I am working with a feature in which user would like to pick two corner points of rectangle and would like to see jig of rectangle while picking points. It works correctly in structural plan views like Level 1 and Level 2, but does not work correctly in a 3D view.


Can you please suggest changes to the following function, so that it returns correct mouse position in Revit model coordinates in a 3D view?

  XYZ GetMousePoint()
    var view = this.HostApplication.ActiveUIDocument.ActiveView;
    var uiView = GetActiveUiView( this.HostApplication.ActiveUIDocument );
    var corners = uiView.GetZoomCorners();
    var rect = uiView.GetWindowRectangle();
    var p = Cursor.Position;
    var dx = (double) (p.X - rect.Left) / (rect.Right - rect.Left);
    var dy = (double) (p.Y - rect.Bottom) / (rect.Top - rect.Bottom);
    var a = corners[ 0 ];
    var b = corners[ 1 ];
    var v = b - a;
    var q = a
      + dx * v.X * XYZ.BasisX
      + dy * v.Y * XYZ.BasisY;
    return q;

Answer: To handle the 3D view projection, you will have to apply the appropriate 3D view orientation transform to the mouse input coordinates. That is not completely trivial...

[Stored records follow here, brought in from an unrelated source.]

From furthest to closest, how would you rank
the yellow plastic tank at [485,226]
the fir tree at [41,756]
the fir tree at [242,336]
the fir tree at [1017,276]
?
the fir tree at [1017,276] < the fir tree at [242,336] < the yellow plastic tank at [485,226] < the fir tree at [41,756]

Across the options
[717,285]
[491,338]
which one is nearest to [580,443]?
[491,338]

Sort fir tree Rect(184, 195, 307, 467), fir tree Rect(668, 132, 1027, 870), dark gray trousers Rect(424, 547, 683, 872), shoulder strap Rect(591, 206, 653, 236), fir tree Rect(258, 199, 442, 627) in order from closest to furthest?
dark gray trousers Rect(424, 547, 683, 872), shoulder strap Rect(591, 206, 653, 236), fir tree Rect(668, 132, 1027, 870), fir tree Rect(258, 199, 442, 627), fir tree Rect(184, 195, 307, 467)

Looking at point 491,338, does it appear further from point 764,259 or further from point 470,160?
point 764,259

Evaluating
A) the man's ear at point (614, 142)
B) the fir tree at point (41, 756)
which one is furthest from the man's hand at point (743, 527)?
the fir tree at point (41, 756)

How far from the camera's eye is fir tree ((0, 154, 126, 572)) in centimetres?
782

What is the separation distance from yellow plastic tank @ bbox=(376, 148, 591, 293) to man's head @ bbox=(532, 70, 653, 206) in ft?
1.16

In any case, here is RevitJigSample.zip with the 2D sample code for your reference.

The code is based on the IDirectContext3DServer, in which we push graphics to the Revit graphics pipeline and remove when done.

Many thanks to Kailas for sharing this useful demo!

Creating Reports from AutoCAD and Revit

Quick end user oriented Q & A on AEC reports and dashboards:

Question: I am searching a product to create reports and insights from data generated by AutoCAD and Revit to bridge between construction engineering and business divisions. Where can I look?

Answer: Construction.Autodesk.com has information about the entire Autodesk portfolio of products for the construction space. Specifically, you can take a look at Assemblesystems.com. Assemble is capable of aggregating data from AutoCAD, Revit and Navisworks. After that, you can use Power BI integration to create a Dashboard to share results with stakeholders.

RevitApiDocs Statistics

Gui Talarico has put in a lot of work in recent years providing and maintaining the Revit API documentation online:

I just asked him about support for the Revit 2021 API and future releases, and it seems like Gui is happy to help with that.

In the process, he shared some usage statistics from the revitapidocs web site that may be of interest to others as well:

RevitApiDocs statistics

Many thanks to Gui for all his work providing us with these invaluable online API docs!

Stop Using JavaScript CDN

Terence Eden presents some very valid reasons against using a third party Content Delivery Network in his encouragement to please stop using CDNs for external JavaScript libraries.